1 Psicologa e specialista in psicoterapia, è ricercatore universitario in Psicologia Clinica, all’Alma Mater

Studiorum-Università degli Studi di Bologna.

Bisi R. (a cura di), Tossicodipendenze Comunità

e trattamento. Strumenti di analisi, Clueb, Bologna, 2006.

Chi si occupa di tossicodipendenza tende ad essere accecato dall’idea che la potenza della sostanza (tra l’altro innegabile dal punto di vista psico-fisiologico) mieta vittime e renda schiavi del perverso circuito tossicomanico. A lungo si è

dibattuto sul concetto di dipendenza

considerandola vizio / malattia / colpa / peccato / devianza / passività / masochismo e pulsione di morte.
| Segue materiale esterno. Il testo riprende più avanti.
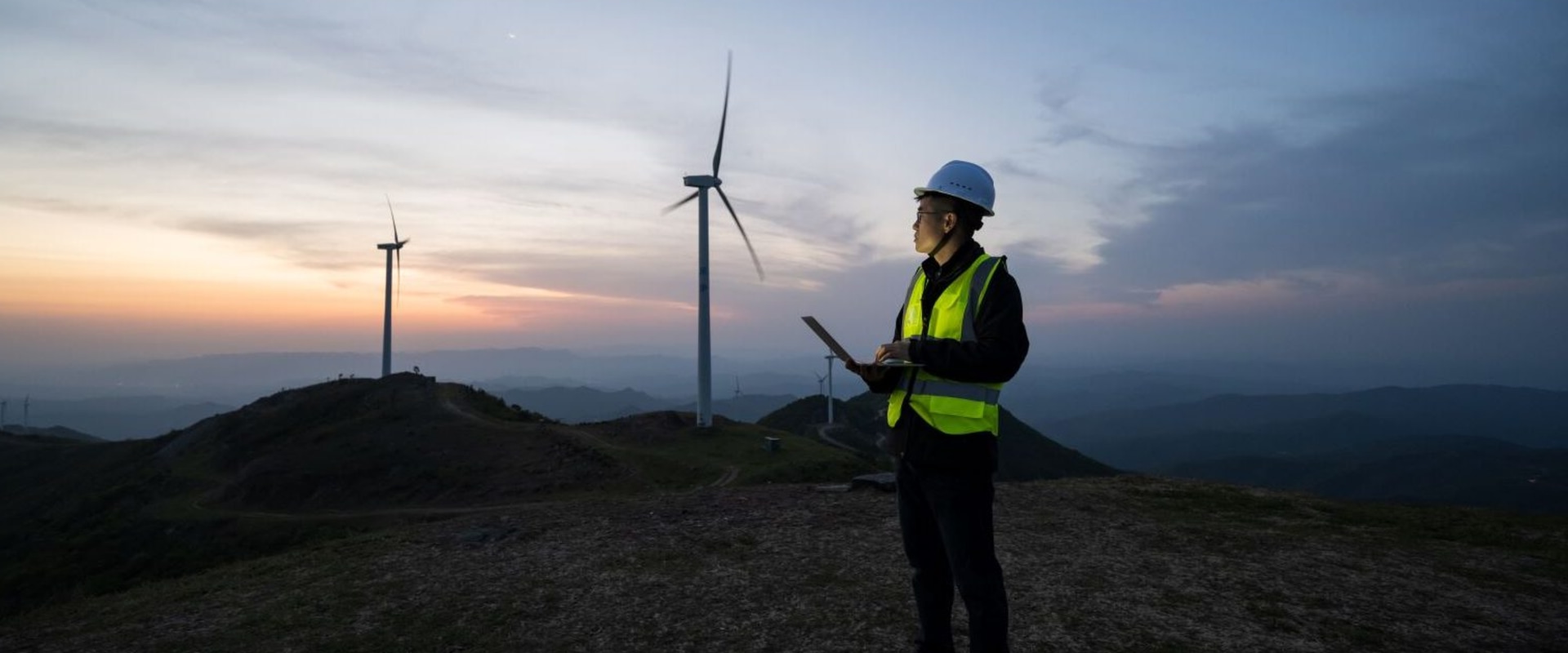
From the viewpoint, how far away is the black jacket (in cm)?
454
L’ideologia che permea il volume concorda con il fatto che si realizzi con la tossicodipendenza una situazione assai ambigua, come sostiene Augusto Balloni, se non addirittura paradossale: è il consumatore che “sceglie” il suo comportamento. Il tossicodipendente ad un certo punto si è dovuto interrogare sull’apparente non senso della propria esistenza, ha incontrato una falla nell’ordine della significazione e l’incontro “fortunato” con la sostanza vi si è installato come plausibile quanto efficace risposta.

Un pianista alcolizzato (dal famosissimo film "Profondo Rosso" di Dario Argento) accusato di essere masochista e di volersi uccidere risponde all’amico: “Macché masochista…è che io quando bevo sono felice!”. La droga è quindi una soluzione che in quel momento la persona si da' per contrastare angoscia e conflitti; indubbiamente

una soluzione pessima e controproducente ma comunque l’unica disponibile in quel momento e la sola in grado di assolvere ad alcune funzioni mentali e di rispondere ad un qualche fondamentale bisogno.

L’impegno del libro sulle tossicodipendenze è quello di conoscere “dal di dentro” la condotta tossicomanica, attraverso la proposta di interessanti strumenti di indagine ed intervento utilizzati con gli ospiti di un contesto elettivo di trattamento quale quello comunitario.

Susanna Vezzadini mette in evidenza il valore

delle comunità terapeutica per il

tossicodipendente riflettendo sul fatto che, nonostante il panorama di proposte comunitarie sia difforme, vi siano dispute sulla sua utilità ed abbia una storia difficile di valorizzazione o svalutazione, in ogni modo metta al centro della cura il disagio relazionale; se ammettiamo per un momento che il tossicodipendente sia un non-malato ma un mal-educato che da' a se stesso risposte mal-indirizzate, in altre parole che sia un malato di relazione, allora la comunità si rivela innegabilmente utile.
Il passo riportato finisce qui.